4.2.1 Le sentiment de honte en situation de rue

Les jeunes de cette figure témoignent de la volonté de rompre avec le sentiment d’humiliation provoqué par le passage à la situation de rue. Si la période de vie avant la situation de rue était empreinte de réussite sociale, la situation de rue est, quant à elle, vécue comme une expérience disqualifiante qui suscite l’humiliation. D’ailleurs, durant les entrevues, ces jeunes ont abondamment parlé de la période avant la rue, au point où il a été difficile, dans certains cas, de distinguer leur point de vue sur leur expérience de rue. Pourtant, au moment des entretiens, tous les jeunes de cette figure ont dit être en

situation de rue. Ce premier constat témoigne de l’importance qu’occupe à leurs yeux cette ancienne période de vie. Pour rendre compte de cette ancienne situation de vie où ils estiment avoir projeté une image sociale de réussite, ils évoquent différentes expériences, notamment une affiliation avec le milieu criminel et une grande activité sexuelle. Par exemple, Jack précise avoir été affilié, avant la situation de rue, à un groupe de motard reconnu pour ses activités criminelles. Selon lui, cette affiliation, où la vente de drogues et l’argent étaient monnaie courante, lui a permis de construire non seulement un sentiment d’appartenance, mais aussi de construire une image sociale de réussite.

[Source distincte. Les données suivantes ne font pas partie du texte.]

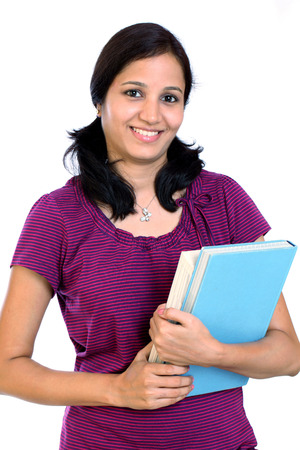 Portrait of smiling female student against white  photo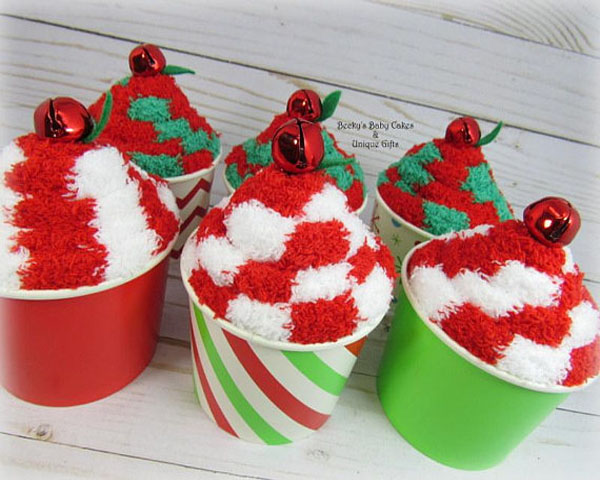 this is pretty easy to do all you need are colorful cups christmas themed socks and ornament swirl and put the socks inside the cup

Tu sais, je travaillais à temps plein, je vendais de la drogue… [Mon ami et moi], on voyait du monde cool avec des belles filles, qui avaient du beau linge et une auto. On visait haut pas mal. Nous on était des jeunes normaux. On jouait au soccer, mais ça finit que, dans le fond, on voulait faire comme les autres. On voulait faire un peu hot… Alors, on a rencontré du monde qui était haut placé, on a travaillé pour les Hells Angels. Tu sais, on avait 15 ans. Il y avait une fille, c’était notre boss. C’était une coiffeuse. Elle venait nous voir et elle disait : « Tiens, [cette drogue-là] est pour toi. Tu me dois tant [d’argent] ». Elle nous aimait bien. Elle nous avait pris sous son aile. (Jack, 25 ans)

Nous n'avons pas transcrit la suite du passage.